As videochamadas do Zoom acabaram de ganhar um novo recurso um tanto peculiar. A plataforma agora pergunta se você é humano. Ela fez uma parceria com a World, empresa de identidade por escaneamento de íris de Sam Altman (anteriormente conhecida como Worldcoin), para adicionar verificação humana em tempo real dentro das reuniões .
O recurso, lançado em 17 de abril de 2026, faz parte da implementação do ID 4.0 do World. Ele permite que os anfitriões confirmem que cada rosto na chamada pertence a uma pessoa real, e não a um impostor gerado por IA.
Como funciona exatamente o selo de "humano verificado"?
Para quem se pergunta como funciona a tecnologia Deep Face da World , ela inclui um processo de três etapas. Primeiro, cruza uma imagem assinada do cadastro original do usuário no Orb, uma leitura facial ao vivo feita pelo dispositivo e o frame do vídeo visível para os outros participantes da reunião.

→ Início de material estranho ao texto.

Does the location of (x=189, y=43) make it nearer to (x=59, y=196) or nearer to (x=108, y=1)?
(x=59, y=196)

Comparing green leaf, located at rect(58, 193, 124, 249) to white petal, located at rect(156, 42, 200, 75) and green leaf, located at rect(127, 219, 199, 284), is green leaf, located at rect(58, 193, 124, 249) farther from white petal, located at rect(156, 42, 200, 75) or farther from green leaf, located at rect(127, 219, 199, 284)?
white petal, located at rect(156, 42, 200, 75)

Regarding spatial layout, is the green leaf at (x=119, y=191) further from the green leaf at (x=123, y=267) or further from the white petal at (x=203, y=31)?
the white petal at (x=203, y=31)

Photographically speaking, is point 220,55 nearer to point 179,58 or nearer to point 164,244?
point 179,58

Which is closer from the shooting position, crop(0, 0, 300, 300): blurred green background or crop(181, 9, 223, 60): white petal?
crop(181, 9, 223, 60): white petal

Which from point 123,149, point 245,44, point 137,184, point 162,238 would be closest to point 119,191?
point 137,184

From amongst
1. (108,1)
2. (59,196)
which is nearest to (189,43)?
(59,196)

Somente quando as três amostras coincidem é que o selo "Humano Verificado" aparece ao lado do nome do usuário. Para mim, é estranho e irônico ter que provar que sou humano só para ser visto como tal em uma reunião do Zoom .
Os anfitriões também podem tornar a verificação facial por Deep Face obrigatória para participar de reuniões, impedindo completamente a entrada de participantes não verificados. Verificações instantâneas durante a chamada também são possíveis. Assim, se você achar que seu colega está com uma aparência estranha ou simplesmente quiser irritar alguém, pode solicitar uma verificação em tempo real.
Por que isso é necessário?
Simples: a fraude com deepfakes não é mais algo que você ouve falar por aí ou lê em blogs de fim de semana. No início de 2024, a empresa de engenharia Arup perdeu US$ 25 milhões depois que um funcionário em Hong Kong autorizou transferências bancárias durante uma videochamada, onde todos, exceto a vítima, eram deepfakes .
Algo semelhante aconteceu com uma multinacional em Singapura em 2025. Além disso, as perdas financeiras decorrentes de fraudes facilitadas por deepfakes ultrapassaram US$ 200 milhões somente no primeiro trimestre do ano passado. A ameaça deixou de ser hipotética; é algo que um número crescente de pessoas e empresas está enfrentando.
A tendência é clara: a comprovação biométrica de identidade está se tornando cada vez mais comum no ambiente de trabalho.